The Income Tax Act, 1961 aims to promote economic growth, build a society with full employment, control economic fluctuations, bring stability in prices, and control tax differentiation. The main objective is to amend and consolidate the rules of taxation in the country.
What is the salary covered under the Income Tax Act 1961?
The term salary under this Act includes both monetary and non-monetary facilities under Section 17 (1).
Who is a person under the Income Tax Act 1961?
Under this Act, a person is an individual, an undivided Hindu family, company, firm, a body of individuals, or an association of people, local authority, and artificial jurisdiction, among others.
Why is it called the Income Tax Act 1961?
It levies, administers, collects, and recovers taxes, so it is called Income Tax Act 1961 as it is the charging statute of taxes.
What are the components of Income Tax law in India?
The components of Income Tax in India are Income Tax Act 1961, Annual Finance Act, and Income Tax Rules 1962. It also includes circulars, notifications as well as case laws.
How relevant is the Income Tax Act 1961 with today's scenario?
Many amendments have been made to the Income Tax Act 1961 to make it relevant to today’s scenario. The rules were not included previously. But after the amendments, the Act is highly relevant to today’s scenario.
How many acts are there under the Income Tax?
Income Tax has 23 Chapters that are further divided into 298 Sections as mentioned on the official website of the Income Tax Department of India.
What is the exemption limit under the Income Tax Act 1961?
The standard exemption is ₹ 50,000 under the Income Tax Act 1961 for all salaried individuals. According to section 80 C of the Act, an exemption of ₹ 1.5 lakhs can be made.
What is an exempted income under the IT Act 1961?

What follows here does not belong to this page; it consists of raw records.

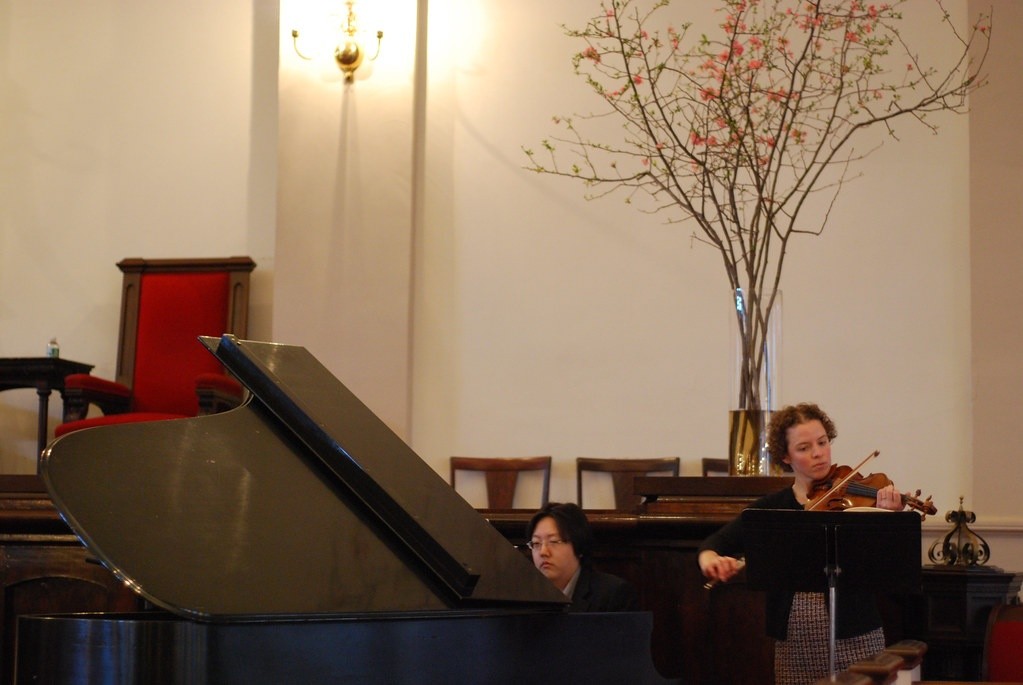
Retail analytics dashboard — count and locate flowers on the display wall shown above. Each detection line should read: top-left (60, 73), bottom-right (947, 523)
top-left (520, 1), bottom-right (994, 479)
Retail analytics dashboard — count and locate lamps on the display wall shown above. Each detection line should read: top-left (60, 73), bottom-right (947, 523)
top-left (291, 1), bottom-right (384, 85)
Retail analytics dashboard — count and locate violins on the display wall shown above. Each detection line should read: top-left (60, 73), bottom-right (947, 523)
top-left (805, 463), bottom-right (937, 523)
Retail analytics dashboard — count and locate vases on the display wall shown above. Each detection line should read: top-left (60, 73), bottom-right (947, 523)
top-left (727, 286), bottom-right (784, 479)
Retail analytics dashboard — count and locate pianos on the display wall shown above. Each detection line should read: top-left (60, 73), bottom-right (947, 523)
top-left (15, 334), bottom-right (685, 685)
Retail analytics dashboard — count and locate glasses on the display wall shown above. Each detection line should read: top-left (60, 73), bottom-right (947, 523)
top-left (527, 536), bottom-right (573, 550)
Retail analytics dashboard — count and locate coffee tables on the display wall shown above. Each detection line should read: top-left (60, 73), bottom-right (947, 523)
top-left (0, 357), bottom-right (97, 499)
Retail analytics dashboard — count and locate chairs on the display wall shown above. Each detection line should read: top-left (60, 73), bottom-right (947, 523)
top-left (53, 256), bottom-right (257, 442)
top-left (576, 456), bottom-right (681, 514)
top-left (448, 456), bottom-right (553, 513)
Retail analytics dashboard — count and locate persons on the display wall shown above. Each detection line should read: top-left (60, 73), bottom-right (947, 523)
top-left (698, 404), bottom-right (910, 685)
top-left (528, 502), bottom-right (639, 611)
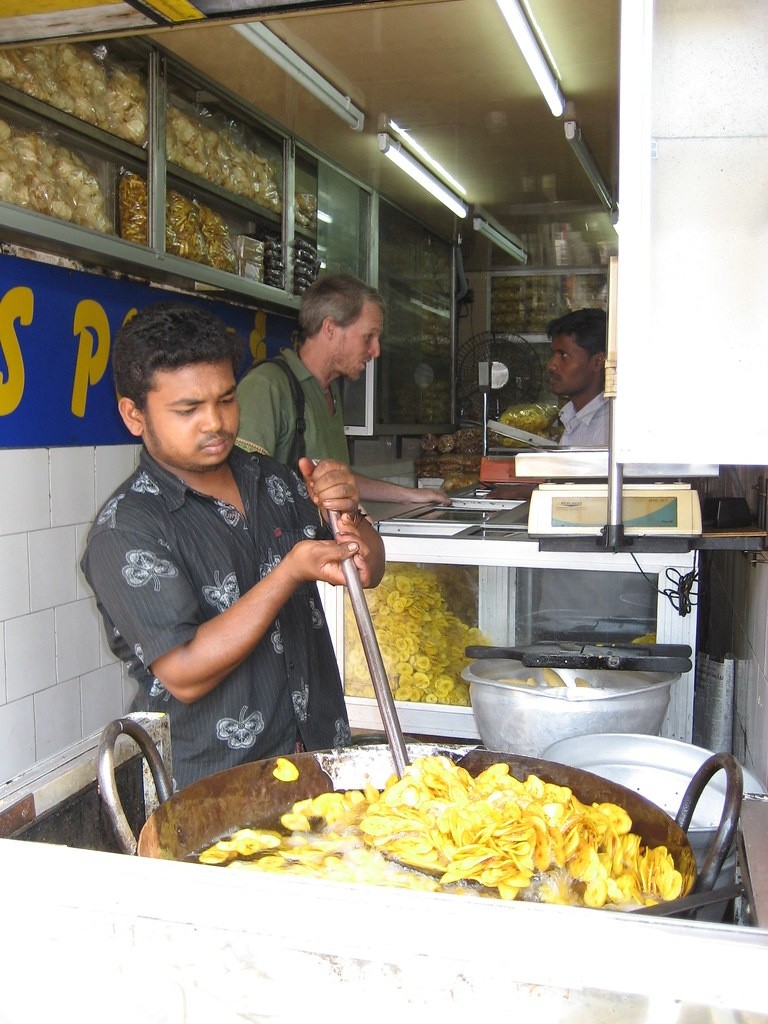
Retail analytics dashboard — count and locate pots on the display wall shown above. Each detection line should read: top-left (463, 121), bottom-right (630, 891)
top-left (459, 645), bottom-right (683, 759)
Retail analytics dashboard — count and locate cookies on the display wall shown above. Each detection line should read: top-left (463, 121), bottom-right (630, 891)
top-left (414, 429), bottom-right (485, 453)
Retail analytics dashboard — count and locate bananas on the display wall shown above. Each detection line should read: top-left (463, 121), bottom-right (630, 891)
top-left (494, 665), bottom-right (598, 688)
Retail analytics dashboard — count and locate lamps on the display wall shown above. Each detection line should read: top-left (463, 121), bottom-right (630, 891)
top-left (472, 217), bottom-right (528, 265)
top-left (473, 202), bottom-right (528, 253)
top-left (496, 0), bottom-right (566, 121)
top-left (231, 21), bottom-right (365, 135)
top-left (377, 134), bottom-right (469, 220)
top-left (378, 113), bottom-right (468, 199)
top-left (563, 121), bottom-right (613, 210)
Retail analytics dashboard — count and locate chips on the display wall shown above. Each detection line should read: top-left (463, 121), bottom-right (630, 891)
top-left (0, 43), bottom-right (318, 233)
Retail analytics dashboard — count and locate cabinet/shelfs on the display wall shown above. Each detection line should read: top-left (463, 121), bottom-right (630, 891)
top-left (0, 34), bottom-right (768, 516)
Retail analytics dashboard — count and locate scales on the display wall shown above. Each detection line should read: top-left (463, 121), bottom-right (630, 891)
top-left (477, 361), bottom-right (553, 487)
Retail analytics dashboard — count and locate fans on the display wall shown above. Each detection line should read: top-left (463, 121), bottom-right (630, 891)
top-left (455, 330), bottom-right (542, 457)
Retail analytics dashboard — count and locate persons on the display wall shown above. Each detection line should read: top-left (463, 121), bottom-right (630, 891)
top-left (546, 305), bottom-right (611, 448)
top-left (79, 306), bottom-right (384, 793)
top-left (233, 274), bottom-right (452, 509)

Under the Income Tax Act 1961, exempted income is the one that is earned and is not subject to taxation under this Act. Section 10 of the Act defines certain kinds of incomes as exempted incomes within a financial year.
What types of income are considered tax exempted?
Below are the tax-exempted incomes: House allowances, transportation allowances, education of children, hostel fee subsidy, exemptions on housing loan, leave allowances, travel allowances, incomes mentioned under Section 10 and Section 54 of the Income Tax Act are the tax-exempted incomes under the Income Tax Act.